Começaram a desfilar lembranças e  pequenos detalhes que foram determinantes na sua vida...aquele olhar, o abraço, o sorriso imprevisto naquele rosto fechado, a visita inesperada, o presente sem ser dia de aniversário, o encontro algures , a conversa que despertou sentimentos adormecidos, a penumbra das noites de luar, a despedida de quem não queria que partisse, a chegada de quem amava, a permanência mesmo por pouco tempo que se fez eternidade, a chuva fora de tempo, o pôr do sol de um dia qualquer, o cheiro da terra, ou as súbitas tempestades...

Pela primeira vez não sentiu saudades, não quis o que não tinha, não desejou quem estava ausente, porque tudo o que foi, estava bem presente na sua memória.
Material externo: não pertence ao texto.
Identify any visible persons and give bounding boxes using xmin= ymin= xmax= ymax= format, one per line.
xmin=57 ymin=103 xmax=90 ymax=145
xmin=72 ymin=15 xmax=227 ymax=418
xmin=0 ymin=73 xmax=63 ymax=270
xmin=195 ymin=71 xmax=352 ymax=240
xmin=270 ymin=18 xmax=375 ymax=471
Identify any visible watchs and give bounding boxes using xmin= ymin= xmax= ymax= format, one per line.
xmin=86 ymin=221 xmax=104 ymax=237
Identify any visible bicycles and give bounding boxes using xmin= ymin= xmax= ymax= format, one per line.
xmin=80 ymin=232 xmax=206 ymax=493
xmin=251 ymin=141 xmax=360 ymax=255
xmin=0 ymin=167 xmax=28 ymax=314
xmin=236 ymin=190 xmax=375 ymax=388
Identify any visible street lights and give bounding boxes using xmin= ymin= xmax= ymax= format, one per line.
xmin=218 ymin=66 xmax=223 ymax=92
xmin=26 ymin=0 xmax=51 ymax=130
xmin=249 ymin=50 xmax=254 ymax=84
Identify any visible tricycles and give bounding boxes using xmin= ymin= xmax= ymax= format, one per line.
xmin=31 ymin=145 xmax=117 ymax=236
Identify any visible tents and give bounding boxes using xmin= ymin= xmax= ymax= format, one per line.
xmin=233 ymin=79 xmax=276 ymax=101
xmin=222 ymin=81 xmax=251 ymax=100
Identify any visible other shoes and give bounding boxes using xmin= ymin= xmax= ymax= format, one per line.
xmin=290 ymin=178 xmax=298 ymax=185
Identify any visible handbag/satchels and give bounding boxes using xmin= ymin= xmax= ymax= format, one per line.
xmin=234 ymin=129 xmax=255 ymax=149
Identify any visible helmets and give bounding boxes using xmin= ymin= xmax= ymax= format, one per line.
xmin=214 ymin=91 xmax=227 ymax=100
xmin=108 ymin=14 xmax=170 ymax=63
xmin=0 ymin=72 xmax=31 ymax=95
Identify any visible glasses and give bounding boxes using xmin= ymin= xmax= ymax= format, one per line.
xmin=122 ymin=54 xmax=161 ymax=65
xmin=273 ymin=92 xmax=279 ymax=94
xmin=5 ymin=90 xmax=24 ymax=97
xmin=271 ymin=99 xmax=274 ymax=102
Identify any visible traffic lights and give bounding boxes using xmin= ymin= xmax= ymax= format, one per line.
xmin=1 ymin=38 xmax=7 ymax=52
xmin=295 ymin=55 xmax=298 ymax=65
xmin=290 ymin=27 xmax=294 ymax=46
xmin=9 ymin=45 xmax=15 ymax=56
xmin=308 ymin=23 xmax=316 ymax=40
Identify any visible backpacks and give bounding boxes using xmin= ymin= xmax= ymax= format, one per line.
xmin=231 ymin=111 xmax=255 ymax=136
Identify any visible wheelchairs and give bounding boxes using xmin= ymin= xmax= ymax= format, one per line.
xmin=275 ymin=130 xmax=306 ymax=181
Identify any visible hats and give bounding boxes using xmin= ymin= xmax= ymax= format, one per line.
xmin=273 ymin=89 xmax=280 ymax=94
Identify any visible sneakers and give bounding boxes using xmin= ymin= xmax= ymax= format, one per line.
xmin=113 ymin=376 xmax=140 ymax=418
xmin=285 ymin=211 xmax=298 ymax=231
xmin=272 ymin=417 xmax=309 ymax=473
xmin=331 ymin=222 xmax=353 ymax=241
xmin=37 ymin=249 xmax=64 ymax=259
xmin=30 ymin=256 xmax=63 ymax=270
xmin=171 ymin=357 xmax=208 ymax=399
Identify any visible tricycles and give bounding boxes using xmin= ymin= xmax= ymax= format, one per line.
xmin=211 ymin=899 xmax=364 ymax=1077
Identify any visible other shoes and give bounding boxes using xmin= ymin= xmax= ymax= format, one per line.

Não se lembrava de ter nascido, mas sabia que tudo o que guardava era a prova de uma vida que vivia a seu modo, a seu tempo, num qualquer espaço e com a certeza de viver intensamente cada instante e de ter pelo menos conseguido encontrar a paz e a quietude de todos os dias que queria continuassem  no cantinho das memórias.